## RECORD SET
# # # # # # #

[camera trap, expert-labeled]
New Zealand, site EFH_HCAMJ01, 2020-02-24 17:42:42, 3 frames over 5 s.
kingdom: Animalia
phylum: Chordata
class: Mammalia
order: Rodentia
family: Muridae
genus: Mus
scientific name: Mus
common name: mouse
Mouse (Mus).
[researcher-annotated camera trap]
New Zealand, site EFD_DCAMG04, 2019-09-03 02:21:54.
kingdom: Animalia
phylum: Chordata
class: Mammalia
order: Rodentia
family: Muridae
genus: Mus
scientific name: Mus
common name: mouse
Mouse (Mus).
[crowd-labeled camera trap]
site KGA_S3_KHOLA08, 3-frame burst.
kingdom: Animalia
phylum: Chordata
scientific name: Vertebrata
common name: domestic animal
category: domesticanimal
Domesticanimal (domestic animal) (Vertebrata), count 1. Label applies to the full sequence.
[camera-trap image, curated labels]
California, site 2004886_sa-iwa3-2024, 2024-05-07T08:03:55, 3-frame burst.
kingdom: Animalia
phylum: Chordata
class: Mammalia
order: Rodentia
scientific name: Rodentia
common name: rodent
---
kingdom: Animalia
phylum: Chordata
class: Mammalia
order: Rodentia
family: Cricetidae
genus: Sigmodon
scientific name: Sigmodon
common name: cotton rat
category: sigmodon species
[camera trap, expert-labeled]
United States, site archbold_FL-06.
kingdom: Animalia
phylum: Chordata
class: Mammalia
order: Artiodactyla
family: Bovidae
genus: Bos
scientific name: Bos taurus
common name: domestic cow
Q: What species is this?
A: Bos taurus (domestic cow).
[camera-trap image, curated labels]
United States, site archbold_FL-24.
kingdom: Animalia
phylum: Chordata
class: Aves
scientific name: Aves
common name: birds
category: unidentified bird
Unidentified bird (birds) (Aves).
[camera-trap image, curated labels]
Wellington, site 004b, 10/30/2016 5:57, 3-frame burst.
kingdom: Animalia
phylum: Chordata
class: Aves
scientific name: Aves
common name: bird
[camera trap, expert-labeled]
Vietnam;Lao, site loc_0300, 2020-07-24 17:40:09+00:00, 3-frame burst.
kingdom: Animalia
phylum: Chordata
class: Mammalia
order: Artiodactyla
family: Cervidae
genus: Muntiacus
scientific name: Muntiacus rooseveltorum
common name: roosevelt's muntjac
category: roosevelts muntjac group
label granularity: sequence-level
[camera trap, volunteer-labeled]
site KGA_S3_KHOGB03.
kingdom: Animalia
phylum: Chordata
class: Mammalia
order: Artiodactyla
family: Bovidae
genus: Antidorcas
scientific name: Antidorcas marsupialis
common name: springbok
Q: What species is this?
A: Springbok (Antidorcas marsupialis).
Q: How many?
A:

# # # # # # #

## YOUR OBJECTIVE
Every entry above should be duplicated exactly.

## YOUR RESPONSE
[camera trap, expert-labeled]
New Zealand, site EFH_HCAMJ01, 2020-02-24 17:42:42, 3 frames over 5 s.
kingdom: Animalia
phylum: Chordata
class: Mammalia
order: Rodentia
family: Muridae
genus: Mus
scientific name: Mus
common name: mouse
Mouse (Mus).
[researcher-annotated camera trap]
New Zealand, site EFD_DCAMG04, 2019-09-03 02:21:54.
kingdom: Animalia
phylum: Chordata
class: Mammalia
order: Rodentia
family: Muridae
genus: Mus
scientific name: Mus
common name: mouse
Mouse (Mus).
[crowd-labeled camera trap]
site KGA_S3_KHOLA08, 3-frame burst.
kingdom: Animalia
phylum: Chordata
scientific name: Vertebrata
common name: domestic animal
category: domesticanimal
Domesticanimal (domestic animal) (Vertebrata), count 1. Label applies to the full sequence.
[camera-trap image, curated labels]
California, site 2004886_sa-iwa3-2024, 2024-05-07T08:03:55, 3-frame burst.
kingdom: Animalia
phylum: Chordata
class: Mammalia
order: Rodentia
scientific name: Rodentia
common name: rodent
---
kingdom: Animalia
phylum: Chordata
class: Mammalia
order: Rodentia
family: Cricetidae
genus: Sigmodon
scientific name: Sigmodon
common name: cotton rat
category: sigmodon species
[camera trap, expert-labeled]
United States, site archbold_FL-06.
kingdom: Animalia
phylum: Chordata
class: Mammalia
order: Artiodactyla
family: Bovidae
genus: Bos
scientific name: Bos taurus
common name: domestic cow
Q: What species is this?
A: Bos taurus (domestic cow).
[camera-trap image, curated labels]
United States, site archbold_FL-24.
kingdom: Animalia
phylum: Chordata
class: Aves
scientific name: Aves
common name: birds
category: unidentified bird
Unidentified bird (birds) (Aves).
[camera-trap image, curated labels]
Wellington, site 004b, 10/30/2016 5:57, 3-frame burst.
kingdom: Animalia
phylum: Chordata
class: Aves
scientific name: Aves
common name: bird
[camera trap, expert-labeled]
Vietnam;Lao, site loc_0300, 2020-07-24 17:40:09+00:00, 3-frame burst.
kingdom: Animalia
phylum: Chordata
class: Mammalia
order: Artiodactyla
family: Cervidae
genus: Muntiacus
scientific name: Muntiacus rooseveltorum
common name: roosevelt's muntjac
category: roosevelts muntjac group
label granularity: sequence-level
[camera trap, volunteer-labeled]
site KGA_S3_KHOGB03.
kingdom: Animalia
phylum: Chordata
class: Mammalia
order: Artiodactyla
family: Bovidae
genus: Antidorcas
scientific name: Antidorcas marsupialis
common name: springbok
Q: What species is this?
A: Springbok (Antidorcas marsupialis).
Q: How many?
A:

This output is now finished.